Byun Ji-hyun (Hangul:변지현) (born March 9, 1999) is a South Korean former competitive figure skater. She is the 2015 Volvo Open Cup bronze medalist.

On the junior level, she is the 2014 Ice Challenge silver medalist and the 2011 South Korean junior national bronze medalist.

She placed 7th at the 2016 Winter Youth Olympics.

Career
In 2011, Byun became the South Korean junior national bronze medalist. The following season, she competed on the senior level at the South Korean Championships, finishing fourth.

2012–13 to 2014–15
Making her international debut, Byun placed 15th at the 2012–13 Junior Grand Prix (JGP) event in Lake Placid, New York. She was 7th in the senior ranks at the 2013 South Korean Championships.

After placing 14th at the 2014 South Korean Championships, Byun competed at her first senior international, the 2014 Triglav Trophy, where she ranked 5th.
━━━━━━━━━━
**PROBLEM 1:** Identify every line of the entries that contains the word "would", and copy each such line in full. Case counts.

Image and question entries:
━━━━━━━━━━
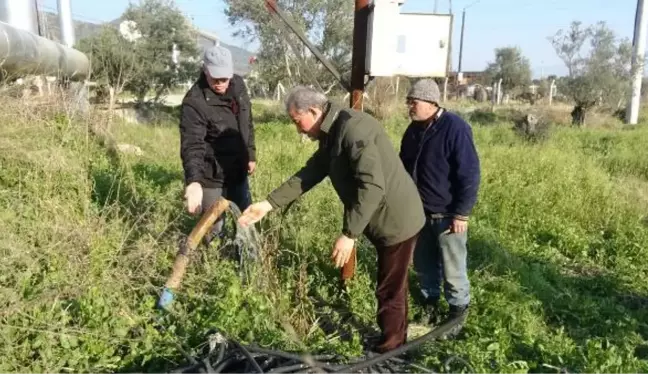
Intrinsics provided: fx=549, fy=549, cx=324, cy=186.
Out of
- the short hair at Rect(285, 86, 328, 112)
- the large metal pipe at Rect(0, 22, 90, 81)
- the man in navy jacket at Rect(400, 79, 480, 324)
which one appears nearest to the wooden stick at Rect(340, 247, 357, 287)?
the man in navy jacket at Rect(400, 79, 480, 324)

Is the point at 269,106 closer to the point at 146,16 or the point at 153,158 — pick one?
the point at 146,16

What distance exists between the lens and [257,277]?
146 inches

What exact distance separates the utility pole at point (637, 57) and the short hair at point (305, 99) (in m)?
22.8

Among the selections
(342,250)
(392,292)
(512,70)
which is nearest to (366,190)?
(342,250)

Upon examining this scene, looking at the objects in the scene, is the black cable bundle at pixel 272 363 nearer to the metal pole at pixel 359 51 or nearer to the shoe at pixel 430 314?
the shoe at pixel 430 314

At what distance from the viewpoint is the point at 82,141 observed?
5.86 meters

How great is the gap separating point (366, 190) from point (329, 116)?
18.4 inches

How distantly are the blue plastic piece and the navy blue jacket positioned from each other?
1770mm

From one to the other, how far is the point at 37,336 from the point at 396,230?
201 cm

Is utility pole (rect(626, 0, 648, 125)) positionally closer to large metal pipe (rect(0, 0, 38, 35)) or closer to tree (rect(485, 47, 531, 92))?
tree (rect(485, 47, 531, 92))

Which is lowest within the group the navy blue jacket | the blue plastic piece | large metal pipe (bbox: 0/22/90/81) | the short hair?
the blue plastic piece

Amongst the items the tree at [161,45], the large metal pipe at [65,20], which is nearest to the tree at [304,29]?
the tree at [161,45]

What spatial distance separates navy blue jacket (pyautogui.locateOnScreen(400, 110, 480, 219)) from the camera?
11.9ft

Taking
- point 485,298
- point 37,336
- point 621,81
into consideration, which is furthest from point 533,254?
point 621,81
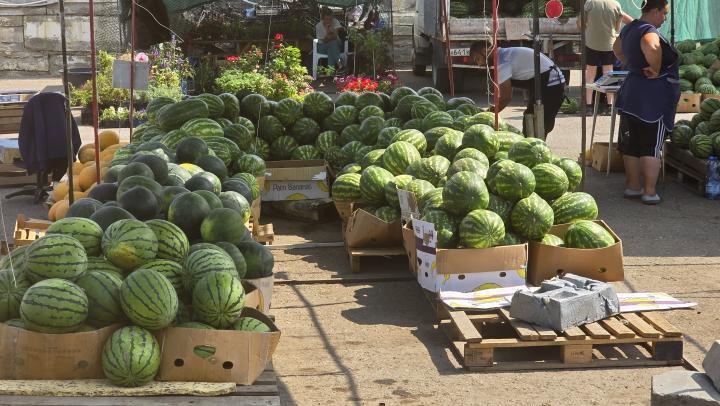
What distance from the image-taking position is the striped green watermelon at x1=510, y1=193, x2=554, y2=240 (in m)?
6.35

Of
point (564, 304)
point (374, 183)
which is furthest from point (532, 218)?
point (374, 183)

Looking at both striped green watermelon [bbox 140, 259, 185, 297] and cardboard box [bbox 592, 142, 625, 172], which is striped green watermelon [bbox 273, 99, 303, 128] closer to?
cardboard box [bbox 592, 142, 625, 172]

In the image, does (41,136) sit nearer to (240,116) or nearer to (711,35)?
(240,116)

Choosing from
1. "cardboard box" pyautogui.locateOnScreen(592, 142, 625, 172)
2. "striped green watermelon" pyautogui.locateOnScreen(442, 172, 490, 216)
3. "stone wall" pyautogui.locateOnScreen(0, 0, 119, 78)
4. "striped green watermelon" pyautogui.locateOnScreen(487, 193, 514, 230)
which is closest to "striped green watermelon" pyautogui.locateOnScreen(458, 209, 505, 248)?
"striped green watermelon" pyautogui.locateOnScreen(442, 172, 490, 216)

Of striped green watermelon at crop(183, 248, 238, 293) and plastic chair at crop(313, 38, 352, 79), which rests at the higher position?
plastic chair at crop(313, 38, 352, 79)

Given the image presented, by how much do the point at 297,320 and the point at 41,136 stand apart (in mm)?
4982

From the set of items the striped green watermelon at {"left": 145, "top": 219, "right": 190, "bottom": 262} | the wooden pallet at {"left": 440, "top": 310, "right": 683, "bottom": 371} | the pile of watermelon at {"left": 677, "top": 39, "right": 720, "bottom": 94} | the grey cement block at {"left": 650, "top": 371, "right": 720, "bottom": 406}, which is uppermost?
the pile of watermelon at {"left": 677, "top": 39, "right": 720, "bottom": 94}

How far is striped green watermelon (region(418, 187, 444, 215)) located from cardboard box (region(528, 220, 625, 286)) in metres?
0.68

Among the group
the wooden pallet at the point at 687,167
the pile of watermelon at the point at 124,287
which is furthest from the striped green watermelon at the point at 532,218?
the wooden pallet at the point at 687,167

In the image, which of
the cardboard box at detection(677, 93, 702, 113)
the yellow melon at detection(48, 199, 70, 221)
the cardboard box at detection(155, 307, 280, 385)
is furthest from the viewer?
the cardboard box at detection(677, 93, 702, 113)

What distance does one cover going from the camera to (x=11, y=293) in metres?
4.48

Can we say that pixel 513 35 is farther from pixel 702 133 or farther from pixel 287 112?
pixel 287 112

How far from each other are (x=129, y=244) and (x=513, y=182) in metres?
2.78

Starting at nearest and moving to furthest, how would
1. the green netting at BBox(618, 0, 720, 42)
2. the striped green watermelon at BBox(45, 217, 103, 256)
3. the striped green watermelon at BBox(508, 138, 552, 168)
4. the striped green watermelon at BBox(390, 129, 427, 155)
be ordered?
1. the striped green watermelon at BBox(45, 217, 103, 256)
2. the striped green watermelon at BBox(508, 138, 552, 168)
3. the striped green watermelon at BBox(390, 129, 427, 155)
4. the green netting at BBox(618, 0, 720, 42)
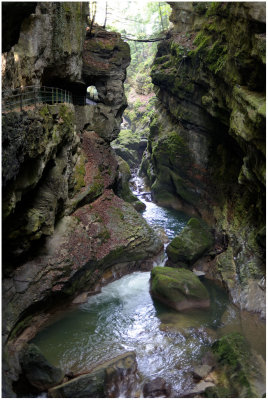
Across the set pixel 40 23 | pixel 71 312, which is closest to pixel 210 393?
pixel 71 312

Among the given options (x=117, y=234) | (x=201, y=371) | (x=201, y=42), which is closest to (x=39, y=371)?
(x=201, y=371)

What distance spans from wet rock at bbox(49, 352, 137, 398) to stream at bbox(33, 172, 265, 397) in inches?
17.0

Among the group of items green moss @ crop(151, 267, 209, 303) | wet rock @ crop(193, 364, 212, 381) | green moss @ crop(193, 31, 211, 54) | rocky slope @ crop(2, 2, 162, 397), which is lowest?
wet rock @ crop(193, 364, 212, 381)

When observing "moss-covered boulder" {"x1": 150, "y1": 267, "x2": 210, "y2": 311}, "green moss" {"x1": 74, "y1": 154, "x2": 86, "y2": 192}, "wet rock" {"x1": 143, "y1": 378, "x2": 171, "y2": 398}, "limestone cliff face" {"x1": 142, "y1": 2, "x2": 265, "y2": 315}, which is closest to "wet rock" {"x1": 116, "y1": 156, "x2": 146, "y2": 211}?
"limestone cliff face" {"x1": 142, "y1": 2, "x2": 265, "y2": 315}

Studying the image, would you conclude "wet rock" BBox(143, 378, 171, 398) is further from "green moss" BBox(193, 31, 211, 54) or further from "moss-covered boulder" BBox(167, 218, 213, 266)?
"green moss" BBox(193, 31, 211, 54)

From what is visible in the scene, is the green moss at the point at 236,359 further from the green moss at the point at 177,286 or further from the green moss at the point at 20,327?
the green moss at the point at 20,327

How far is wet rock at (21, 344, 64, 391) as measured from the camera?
9.17 metres

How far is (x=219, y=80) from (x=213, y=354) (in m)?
13.9

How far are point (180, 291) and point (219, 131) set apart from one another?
37.8 feet

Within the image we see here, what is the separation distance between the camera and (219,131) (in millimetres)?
20016

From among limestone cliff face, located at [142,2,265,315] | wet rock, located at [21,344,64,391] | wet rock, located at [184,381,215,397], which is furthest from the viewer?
limestone cliff face, located at [142,2,265,315]

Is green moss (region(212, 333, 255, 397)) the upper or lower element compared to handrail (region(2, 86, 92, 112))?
lower

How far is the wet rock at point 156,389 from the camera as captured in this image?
9.27 m

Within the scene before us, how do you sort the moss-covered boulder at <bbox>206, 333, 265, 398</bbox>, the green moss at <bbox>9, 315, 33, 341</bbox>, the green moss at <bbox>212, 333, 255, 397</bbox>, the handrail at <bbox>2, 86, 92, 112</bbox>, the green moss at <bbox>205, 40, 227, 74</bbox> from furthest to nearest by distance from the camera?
the green moss at <bbox>205, 40, 227, 74</bbox>, the handrail at <bbox>2, 86, 92, 112</bbox>, the green moss at <bbox>9, 315, 33, 341</bbox>, the green moss at <bbox>212, 333, 255, 397</bbox>, the moss-covered boulder at <bbox>206, 333, 265, 398</bbox>
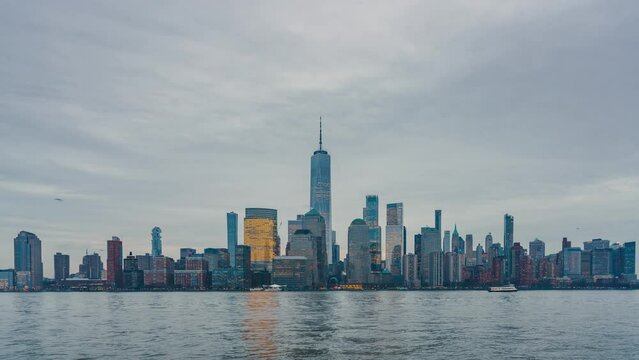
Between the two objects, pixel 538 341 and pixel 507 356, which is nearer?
pixel 507 356

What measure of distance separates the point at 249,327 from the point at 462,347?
2108 inches

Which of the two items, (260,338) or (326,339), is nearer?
(326,339)

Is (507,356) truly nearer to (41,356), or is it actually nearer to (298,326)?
(298,326)

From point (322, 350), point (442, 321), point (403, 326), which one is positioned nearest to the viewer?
point (322, 350)

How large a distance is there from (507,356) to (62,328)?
100780mm

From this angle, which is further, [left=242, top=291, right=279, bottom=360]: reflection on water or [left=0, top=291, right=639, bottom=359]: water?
[left=0, top=291, right=639, bottom=359]: water

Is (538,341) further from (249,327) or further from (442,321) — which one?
(249,327)

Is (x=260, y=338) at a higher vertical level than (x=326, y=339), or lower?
lower

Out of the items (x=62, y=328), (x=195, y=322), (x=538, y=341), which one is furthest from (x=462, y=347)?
(x=62, y=328)

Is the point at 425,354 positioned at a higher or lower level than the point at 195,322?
higher

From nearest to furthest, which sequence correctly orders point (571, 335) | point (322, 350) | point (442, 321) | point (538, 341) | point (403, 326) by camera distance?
point (322, 350), point (538, 341), point (571, 335), point (403, 326), point (442, 321)

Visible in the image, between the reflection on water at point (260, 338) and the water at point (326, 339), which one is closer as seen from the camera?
the reflection on water at point (260, 338)

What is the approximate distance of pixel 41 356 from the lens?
81.6 meters

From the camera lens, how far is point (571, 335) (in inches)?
4149
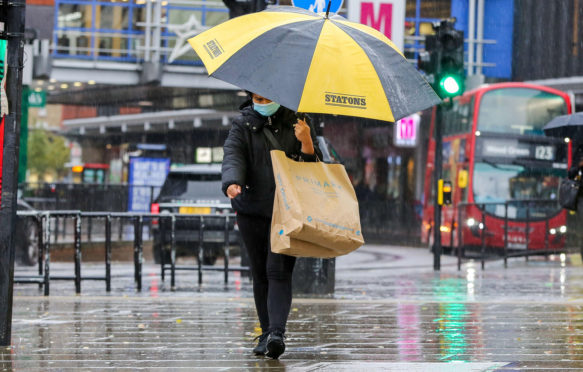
━━━━━━━━━━
**PROBLEM 2:** Extend the biography of figure skater Byun Ji-hyun, picking up after its final sentence.

**TASK OUTPUT 1:**
Starting at nearest and moving to furthest, how would
Studying the image, would you conclude "wet rock" BBox(143, 378, 171, 398) is further from "green moss" BBox(193, 31, 211, 54) or further from "moss-covered boulder" BBox(167, 218, 213, 266)?

**TASK OUTPUT 2:**
In the 2014–15 season, she placed 10th competing as a senior at the Lombardia Trophy, an ISU Challenger Series event held in Milan. Two months later, she won her first junior international medal – silver at the Ice Challenge Leo Scheu Memorial.

2015–16 season
Byun started her season by placing 4th at her JGP assignment in Zagreb, Croatia. She scored a new personal best, 148.13 points. In November, she was awarded her first senior international medal – bronze at the 2015 Volvo Open Cup, after placing second in the short program and fourth in the free skate.

Back in Korea, she won the bronze medal at 2015 KSU President Cup Ranking Competition. She finished 10th at the 2016 South Korean Championships and was selected to compete at the 2016 Winter Youth Olympics in Hamar, Norway.

Programs

Competitive highlights
CS: Challenger Series; JGP: Junior Grand Prix

Detailed results

 ISU Personal best highlighted in bold.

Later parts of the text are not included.